──────── Supplied records ────────

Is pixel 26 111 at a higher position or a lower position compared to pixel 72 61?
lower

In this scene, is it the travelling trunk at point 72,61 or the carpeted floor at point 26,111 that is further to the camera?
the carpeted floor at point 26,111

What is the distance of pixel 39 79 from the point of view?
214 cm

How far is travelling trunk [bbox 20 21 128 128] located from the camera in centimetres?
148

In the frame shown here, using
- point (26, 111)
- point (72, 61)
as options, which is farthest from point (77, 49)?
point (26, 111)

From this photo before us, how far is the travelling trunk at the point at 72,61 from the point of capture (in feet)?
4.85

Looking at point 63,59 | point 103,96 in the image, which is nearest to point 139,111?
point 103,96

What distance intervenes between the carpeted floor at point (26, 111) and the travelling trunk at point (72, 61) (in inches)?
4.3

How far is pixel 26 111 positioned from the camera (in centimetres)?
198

────────

Task directions: Reproduce the rows from the line with "What is the" through the end of the rows. Raise every number in the answers (the distances and the point coordinates) by 100, and leave the rest of each row unchanged.

Expected output:
What is the distance of pixel 39 79 from the point of view?
314 cm

How far is travelling trunk [bbox 20 21 128 128] located from the camera in centimetres?
248

In the frame shown here, using
- point (26, 111)
- point (72, 61)
as options, which is farthest from point (77, 49)?
point (126, 211)

From this photo before us, how far is the travelling trunk at the point at 72,61 from the point of capture (in feet)?
104.85

Looking at point 63,59 | point 103,96 in the image, which is nearest to point 139,111?
point 203,196

What distance intervenes between the carpeted floor at point (26, 111) and the travelling trunk at point (72, 61) (in inches)?
104.3

How far is pixel 26 111 positioned from the camera (in centimetres)?
298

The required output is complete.